Department of Gastroenterology, Peking Union Medical College Hospital, Chinese Academy of Medical Sciences, Beijing, China.
J Dig Dis. 2021 Aug;22(8):444-451. doi: 10.1111/1751-2980.13029. Epub 2021 Jul 8.
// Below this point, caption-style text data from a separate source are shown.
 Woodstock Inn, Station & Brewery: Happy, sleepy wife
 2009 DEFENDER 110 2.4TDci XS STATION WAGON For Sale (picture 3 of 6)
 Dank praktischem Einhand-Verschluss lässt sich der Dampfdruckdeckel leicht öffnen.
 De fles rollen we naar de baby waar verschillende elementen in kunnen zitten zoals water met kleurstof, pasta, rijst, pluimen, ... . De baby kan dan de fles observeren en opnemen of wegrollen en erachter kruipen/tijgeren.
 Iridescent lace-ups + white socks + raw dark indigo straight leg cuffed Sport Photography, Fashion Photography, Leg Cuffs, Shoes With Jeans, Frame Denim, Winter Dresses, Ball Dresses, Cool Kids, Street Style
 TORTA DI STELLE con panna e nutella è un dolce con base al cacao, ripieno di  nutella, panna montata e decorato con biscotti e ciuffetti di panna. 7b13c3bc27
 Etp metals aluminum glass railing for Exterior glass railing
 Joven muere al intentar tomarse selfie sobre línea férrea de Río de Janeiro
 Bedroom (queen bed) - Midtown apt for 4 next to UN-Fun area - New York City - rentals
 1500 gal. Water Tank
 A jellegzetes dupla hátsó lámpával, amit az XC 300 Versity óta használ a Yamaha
Hamartomatous polyposis syndromes (HPS) are a heterogeneous spectrum of diseases that are characterized by diffuse hamartomatous polyps lining the gastrointestinal (GI) tract together with extra-GI manifestations. Classical HPS includes juvenile polyposis syndrome, Peutz-Jeghers syndrome, PTEN hamartoma tumor syndrome and hereditary mixed polyposis syndrome. Patients with HPS have a higher risk of GI and extra-GI malignancies than the general population, although the underlying mechanisms remain unclear and are obviously different from the carcinogenesis of classical adenocarcinoma and colitis-associated malignancy. In this review we aimed to clarify the risks, possible mechanism and endoscopic surveillance of HPS-associated GI malignancies.
错构瘤性息肉综合征(HPS)是一组异质性疾病,其特征是胃肠道(GI)内弥漫性错构瘤性息肉与胃肠道外表现并存。经典的 HPS 包括青少年息肉综合征、Peutz-Jeghers 综合征、PTEN 错构瘤肿瘤综合征和遗传性混合息肉综合征。与普通人群相比,HPS 患者的 GI 和胃肠道外恶性肿瘤风险更高,尽管其潜在机制尚不清楚,并且明显不同于经典腺癌和结肠炎相关恶性肿瘤的发生机制。在这篇综述中,我们旨在阐明 HPS 相关 GI 恶性肿瘤的风险、可能的机制和内镜监测。